◆ Task goal
I'd like the data beneath this line reproduced exactly, without any of its images.

◆ Given information
= = = =

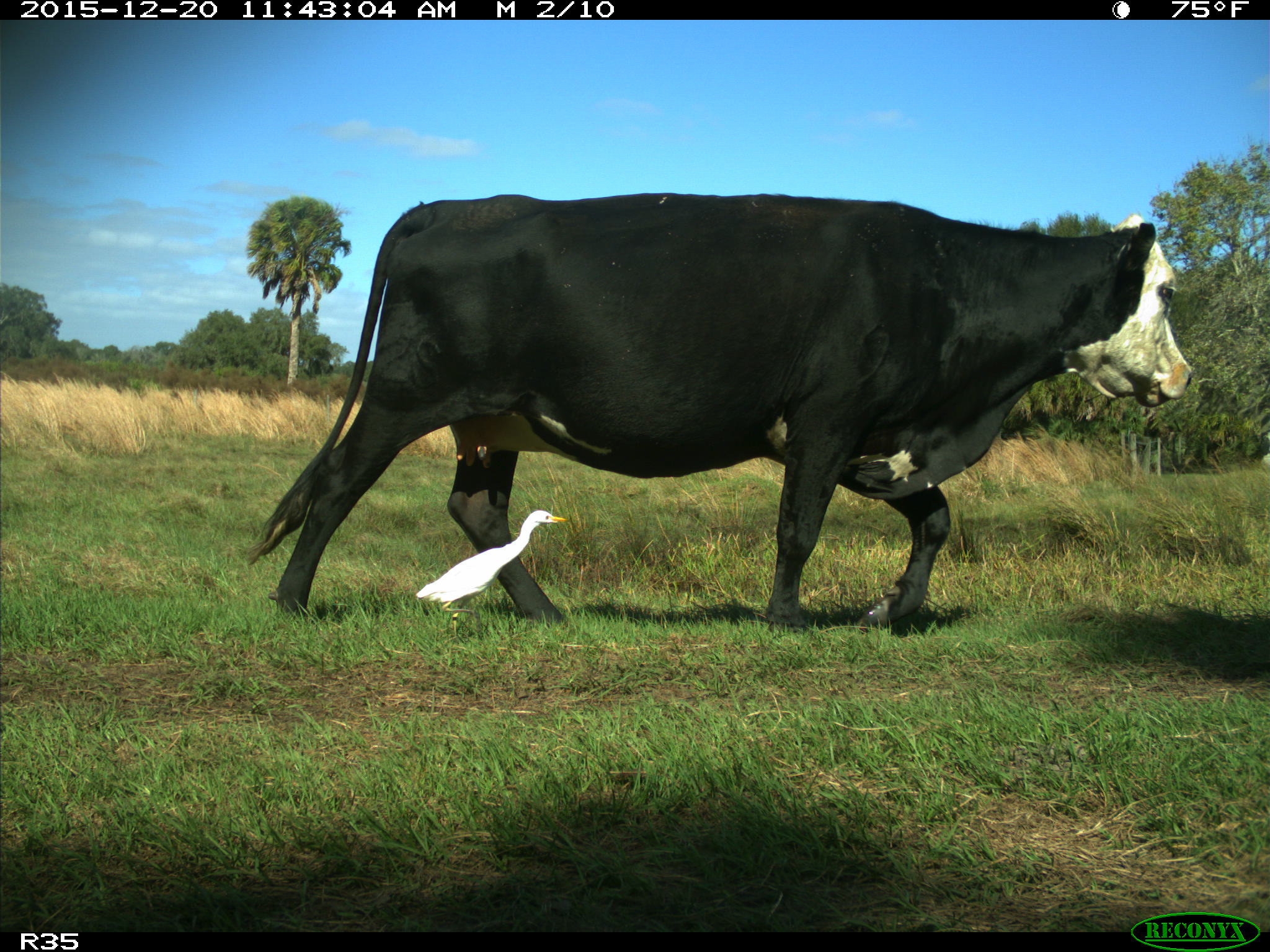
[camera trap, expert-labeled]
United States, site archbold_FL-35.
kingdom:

= = = =

◆ Reply to the task
[camera trap, expert-labeled]
United States, site archbold_FL-35.
kingdom:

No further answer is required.